Gather the ingredients including beef short ribs, root beer, barbecue sauce, onion, garlic, olive oil, salt, and pepper.
Season the short ribs generously with salt and pepper on all sides.
Heat olive oil in a large Dutch oven or heavy-bottomed pot over medium-high heat. Once hot, add the short ribs in batches and sear them on all sides until deeply browned. This step helps to develop flavor and create a nice crust on the meat.
Remove the seared short ribs from the pot and set them aside. In the same pot, add diced onion and minced garlic. Saute until the onion becomes translucent and the garlic is fragrant, about 2-3 minutes.

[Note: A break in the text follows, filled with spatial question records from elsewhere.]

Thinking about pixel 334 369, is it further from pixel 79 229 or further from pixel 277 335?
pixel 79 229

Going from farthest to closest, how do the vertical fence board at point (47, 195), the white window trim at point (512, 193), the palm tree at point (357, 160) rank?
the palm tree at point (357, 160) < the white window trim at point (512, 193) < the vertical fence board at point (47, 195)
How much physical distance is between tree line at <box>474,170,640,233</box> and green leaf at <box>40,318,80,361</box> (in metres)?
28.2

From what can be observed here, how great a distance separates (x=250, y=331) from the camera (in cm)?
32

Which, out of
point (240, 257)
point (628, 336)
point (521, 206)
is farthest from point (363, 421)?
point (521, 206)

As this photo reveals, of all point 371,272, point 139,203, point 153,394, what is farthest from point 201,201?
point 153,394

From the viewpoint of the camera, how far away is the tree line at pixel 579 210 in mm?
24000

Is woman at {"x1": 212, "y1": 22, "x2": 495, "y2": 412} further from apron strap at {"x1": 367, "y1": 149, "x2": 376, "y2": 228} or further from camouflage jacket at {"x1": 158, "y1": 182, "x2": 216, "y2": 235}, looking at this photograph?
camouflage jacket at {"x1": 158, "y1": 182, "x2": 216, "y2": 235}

Pour in the root beer, using it to deglaze the pot by scraping up any browned bits from the bottom with a wooden spoon. This adds depth of flavor to the sauce.
Stir in the barbecue sauce, coating the onions and garlic evenly. Choose your favorite barbecue sauce, whether it's store-bought or homemade, to customize the flavor of the dish.

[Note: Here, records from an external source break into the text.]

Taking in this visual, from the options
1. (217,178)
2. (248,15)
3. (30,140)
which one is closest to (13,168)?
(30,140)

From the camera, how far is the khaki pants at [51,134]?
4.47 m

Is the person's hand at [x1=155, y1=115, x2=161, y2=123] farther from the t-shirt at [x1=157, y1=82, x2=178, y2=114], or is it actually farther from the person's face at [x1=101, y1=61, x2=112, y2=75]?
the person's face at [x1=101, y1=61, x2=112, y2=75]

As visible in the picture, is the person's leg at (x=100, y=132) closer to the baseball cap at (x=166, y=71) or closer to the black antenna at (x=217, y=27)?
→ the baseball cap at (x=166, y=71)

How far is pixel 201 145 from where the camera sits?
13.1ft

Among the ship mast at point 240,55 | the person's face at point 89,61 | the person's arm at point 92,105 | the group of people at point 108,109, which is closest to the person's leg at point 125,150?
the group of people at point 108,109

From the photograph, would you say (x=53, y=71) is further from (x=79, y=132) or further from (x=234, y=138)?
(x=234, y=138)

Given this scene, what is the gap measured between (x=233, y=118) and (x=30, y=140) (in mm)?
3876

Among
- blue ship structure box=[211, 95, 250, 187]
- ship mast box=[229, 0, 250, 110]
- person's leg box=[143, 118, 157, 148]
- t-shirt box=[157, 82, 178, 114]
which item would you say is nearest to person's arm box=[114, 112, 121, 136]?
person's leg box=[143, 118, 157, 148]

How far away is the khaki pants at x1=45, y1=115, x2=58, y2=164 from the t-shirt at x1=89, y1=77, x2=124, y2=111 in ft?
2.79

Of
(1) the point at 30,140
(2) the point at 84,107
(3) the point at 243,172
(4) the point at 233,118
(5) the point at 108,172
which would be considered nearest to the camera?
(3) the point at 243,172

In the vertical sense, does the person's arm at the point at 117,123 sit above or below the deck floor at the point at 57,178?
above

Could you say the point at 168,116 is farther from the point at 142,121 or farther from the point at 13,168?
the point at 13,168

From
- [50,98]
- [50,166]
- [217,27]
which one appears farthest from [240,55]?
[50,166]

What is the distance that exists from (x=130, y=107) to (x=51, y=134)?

Return the seared short ribs to the pot, nestling them into the sauce. Make sure the ribs are submerged as much as possible.
Cover the pot with a lid and reduce the heat to low. Let the short ribs simmer in the sauce for 2-3 hours, or until the meat is tender and falling off the bone. Check occasionally and add more root beer or water if needed to prevent the sauce from drying out.
Once the short ribs are done, remove them from the pot and place them on a serving platter. Spoon the root beer BBQ sauce over the top and garnish with chopped fresh herbs, such as parsley or cilantro, if desired. Serve hot and enjoy!